Extrait de page:
◇ ◇ ◇

Macron, fin de magie
Politique

Macron, fin de magie

Par Philippe Oswald. Synthèse n°1617, Publiée le 20/06/2022
Le second tour des législatives a déchiré le rideau de l’illusionniste : avec son Ensemble ! privé de majorité absolue, et l’entrée en force de la gauche Nupes et de la droite RN à l’Assemblée nationale, plus un parti LR qui se maintient vaille que vaille, le roi Macron apparaît nu ! La coalition présidentielle forme certes le groupe le plus nombreux, mais avec seulement 245 députés, cette majorité « relative » est loin du minimum de 289 députés requis pour faire voter une loi. Fini, un parlement à sa botte ! L’appel au « sursaut républicain » que le président avait lancé devant l’avion qui allait l’emmener en Ukraine n’a pas ému les foules ; il a même sans doute renforcé la détermination de ses adversaires, désignés indirectement comme « non républicains » ... Le « cordon sanitaire », le « front anti-Le Pen » puis le « front anti-Mélenchon » ont laissé place à un « front anti-Macron ».

La déconfiture du parti présidentiel est symbolisée par la défaite de deux de ses principales figures : Richard Ferrand, président de l’Assemblée nationale, et Christophe Castaner, ancien ministre de l’Intérieur devenu président du groupe LREM. Eliminées elles aussi au second tour, Amélie de Montchalin (Planification écologique) et Brigitte Bourguignon (Santé), deux ministres qui venaient d’être nommées à ces postes-clés, ainsi que la secrétaire d'État Justine Bénin (Mer), doivent quitter le gouvernement. Quant à Elisabeth Borne, bien qu’élue, sera-t-elle maintenue à son nouveau poste de premier ministre ? Cette parfaite technocrate peu charismatique ne paraît pas avoir l’étoffe d’un barreur de gros temps (pour retourner l’expression « barreur de petit temps » dont Roland Dumas, vieux complice de François Mitterrand, avait jadis affublé Michel Rocard).

◇ ◇ ◇

Données fournies:

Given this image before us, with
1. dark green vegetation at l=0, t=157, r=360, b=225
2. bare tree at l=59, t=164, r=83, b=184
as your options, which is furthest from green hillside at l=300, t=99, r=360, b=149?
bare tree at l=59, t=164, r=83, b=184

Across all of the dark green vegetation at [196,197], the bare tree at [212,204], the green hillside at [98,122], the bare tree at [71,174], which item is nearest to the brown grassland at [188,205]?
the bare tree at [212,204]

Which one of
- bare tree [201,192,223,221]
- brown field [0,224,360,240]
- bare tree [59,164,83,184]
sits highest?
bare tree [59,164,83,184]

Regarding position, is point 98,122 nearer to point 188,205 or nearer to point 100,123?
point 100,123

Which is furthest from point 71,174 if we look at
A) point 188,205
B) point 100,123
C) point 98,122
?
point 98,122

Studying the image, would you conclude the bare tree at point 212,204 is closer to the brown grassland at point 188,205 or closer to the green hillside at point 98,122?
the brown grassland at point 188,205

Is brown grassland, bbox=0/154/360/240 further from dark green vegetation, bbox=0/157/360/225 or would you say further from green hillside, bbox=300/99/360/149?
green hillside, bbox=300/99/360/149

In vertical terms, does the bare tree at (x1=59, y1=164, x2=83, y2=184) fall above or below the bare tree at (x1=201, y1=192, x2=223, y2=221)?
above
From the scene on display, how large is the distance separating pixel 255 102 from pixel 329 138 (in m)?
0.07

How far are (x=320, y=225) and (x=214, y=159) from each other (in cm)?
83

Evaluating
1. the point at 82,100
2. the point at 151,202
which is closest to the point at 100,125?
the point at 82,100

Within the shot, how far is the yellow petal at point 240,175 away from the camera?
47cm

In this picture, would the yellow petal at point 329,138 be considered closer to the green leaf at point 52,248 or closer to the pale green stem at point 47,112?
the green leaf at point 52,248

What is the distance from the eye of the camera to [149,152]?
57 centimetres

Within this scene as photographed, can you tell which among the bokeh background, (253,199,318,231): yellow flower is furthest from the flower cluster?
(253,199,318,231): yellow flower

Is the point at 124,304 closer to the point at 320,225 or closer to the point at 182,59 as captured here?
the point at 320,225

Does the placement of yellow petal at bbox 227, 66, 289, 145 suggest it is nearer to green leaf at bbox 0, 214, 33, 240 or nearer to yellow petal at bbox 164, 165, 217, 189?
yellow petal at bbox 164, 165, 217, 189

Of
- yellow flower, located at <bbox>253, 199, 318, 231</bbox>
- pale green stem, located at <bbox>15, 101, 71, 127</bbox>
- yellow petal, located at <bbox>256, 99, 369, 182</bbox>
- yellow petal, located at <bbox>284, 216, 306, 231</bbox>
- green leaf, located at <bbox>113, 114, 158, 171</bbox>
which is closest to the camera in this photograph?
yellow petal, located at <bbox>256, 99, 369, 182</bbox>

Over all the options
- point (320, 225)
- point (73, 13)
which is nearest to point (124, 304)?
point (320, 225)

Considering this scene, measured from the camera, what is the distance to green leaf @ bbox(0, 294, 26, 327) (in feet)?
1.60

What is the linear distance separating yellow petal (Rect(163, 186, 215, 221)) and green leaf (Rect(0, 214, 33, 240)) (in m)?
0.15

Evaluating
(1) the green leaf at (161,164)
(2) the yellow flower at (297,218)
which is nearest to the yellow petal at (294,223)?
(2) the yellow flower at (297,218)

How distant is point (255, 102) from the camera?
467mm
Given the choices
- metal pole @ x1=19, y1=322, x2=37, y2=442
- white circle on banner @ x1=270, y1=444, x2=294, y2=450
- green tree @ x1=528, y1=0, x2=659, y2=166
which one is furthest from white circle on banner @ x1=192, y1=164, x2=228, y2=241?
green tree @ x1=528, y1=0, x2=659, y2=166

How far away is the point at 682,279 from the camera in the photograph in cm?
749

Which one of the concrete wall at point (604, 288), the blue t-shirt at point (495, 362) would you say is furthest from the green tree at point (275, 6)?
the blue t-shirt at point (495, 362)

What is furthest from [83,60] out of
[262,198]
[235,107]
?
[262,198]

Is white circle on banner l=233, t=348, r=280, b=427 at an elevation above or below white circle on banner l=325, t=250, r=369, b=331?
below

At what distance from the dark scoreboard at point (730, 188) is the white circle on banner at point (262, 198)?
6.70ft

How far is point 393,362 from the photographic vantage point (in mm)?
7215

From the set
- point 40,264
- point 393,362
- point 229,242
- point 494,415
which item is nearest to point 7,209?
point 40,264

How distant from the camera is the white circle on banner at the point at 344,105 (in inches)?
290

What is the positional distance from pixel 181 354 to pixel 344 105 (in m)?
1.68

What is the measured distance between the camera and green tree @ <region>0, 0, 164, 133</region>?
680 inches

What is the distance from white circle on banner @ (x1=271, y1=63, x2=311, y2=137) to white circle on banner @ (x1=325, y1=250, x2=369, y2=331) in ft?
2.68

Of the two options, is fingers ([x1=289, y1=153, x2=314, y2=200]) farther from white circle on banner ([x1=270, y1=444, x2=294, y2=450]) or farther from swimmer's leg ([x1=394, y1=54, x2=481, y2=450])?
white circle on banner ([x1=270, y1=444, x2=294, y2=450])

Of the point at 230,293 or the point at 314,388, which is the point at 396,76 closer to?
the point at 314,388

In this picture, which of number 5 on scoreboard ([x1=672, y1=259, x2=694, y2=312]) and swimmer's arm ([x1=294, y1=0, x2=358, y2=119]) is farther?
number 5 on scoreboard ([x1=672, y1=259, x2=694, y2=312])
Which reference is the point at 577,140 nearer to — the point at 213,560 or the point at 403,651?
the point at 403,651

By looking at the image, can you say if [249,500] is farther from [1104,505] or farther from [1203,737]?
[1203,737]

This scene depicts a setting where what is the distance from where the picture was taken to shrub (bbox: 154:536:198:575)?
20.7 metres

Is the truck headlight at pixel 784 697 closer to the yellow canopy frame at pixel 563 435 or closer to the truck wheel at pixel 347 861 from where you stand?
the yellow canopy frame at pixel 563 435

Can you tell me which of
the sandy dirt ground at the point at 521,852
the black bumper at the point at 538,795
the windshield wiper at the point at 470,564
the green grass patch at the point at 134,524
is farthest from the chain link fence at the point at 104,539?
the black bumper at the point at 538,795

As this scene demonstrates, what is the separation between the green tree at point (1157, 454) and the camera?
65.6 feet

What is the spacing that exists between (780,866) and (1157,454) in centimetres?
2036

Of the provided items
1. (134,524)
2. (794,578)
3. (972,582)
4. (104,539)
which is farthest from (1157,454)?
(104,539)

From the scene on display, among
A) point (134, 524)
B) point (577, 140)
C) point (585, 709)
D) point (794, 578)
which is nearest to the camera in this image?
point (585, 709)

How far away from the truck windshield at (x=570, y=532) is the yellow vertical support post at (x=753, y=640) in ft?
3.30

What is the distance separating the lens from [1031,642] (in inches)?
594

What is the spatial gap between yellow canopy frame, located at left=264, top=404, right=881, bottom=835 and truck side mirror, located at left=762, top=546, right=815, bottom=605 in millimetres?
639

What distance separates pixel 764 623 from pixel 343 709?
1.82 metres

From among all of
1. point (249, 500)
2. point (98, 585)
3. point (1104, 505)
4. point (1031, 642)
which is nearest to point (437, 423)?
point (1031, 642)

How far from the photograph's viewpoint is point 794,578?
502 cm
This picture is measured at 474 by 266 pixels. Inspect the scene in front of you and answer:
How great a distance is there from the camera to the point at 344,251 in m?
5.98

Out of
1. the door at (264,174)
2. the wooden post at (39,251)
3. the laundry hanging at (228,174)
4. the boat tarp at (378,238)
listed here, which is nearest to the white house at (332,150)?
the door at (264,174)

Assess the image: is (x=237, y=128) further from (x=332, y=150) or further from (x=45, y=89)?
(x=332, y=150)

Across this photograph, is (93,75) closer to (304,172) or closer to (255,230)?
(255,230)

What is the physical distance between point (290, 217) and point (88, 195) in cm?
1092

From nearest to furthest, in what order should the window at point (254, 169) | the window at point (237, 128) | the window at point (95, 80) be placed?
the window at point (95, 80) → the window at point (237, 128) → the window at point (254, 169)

◇ ◇ ◇

Consigne détaillée: Dans l'article sur les législatives, reprenez le passage qui s'ouvre sur les mots contenant « La déconfiture du » et se termine par « affublé Michel Rocard). », en substituant « Transition écologique » à « Planification écologique ». Les données n'ont ici aucune part.

Réponse:
La déconfiture du parti présidentiel est symbolisée par la défaite de deux de ses principales figures : Richard Ferrand, président de l’Assemblée nationale, et Christophe Castaner, ancien ministre de l’Intérieur devenu président du groupe LREM. Eliminées elles aussi au second tour, Amélie de Montchalin (Transition écologique) et Brigitte Bourguignon (Santé), deux ministres qui venaient d’être nommées à ces postes-clés, ainsi que la secrétaire d'État Justine Bénin (Mer), doivent quitter le gouvernement. Quant à Elisabeth Borne, bien qu’élue, sera-t-elle maintenue à son nouveau poste de premier ministre ? Cette parfaite technocrate peu charismatique ne paraît pas avoir l’étoffe d’un barreur de gros temps (pour retourner l’expression « barreur de petit temps » dont Roland Dumas, vieux complice de François Mitterrand, avait jadis affublé Michel Rocard).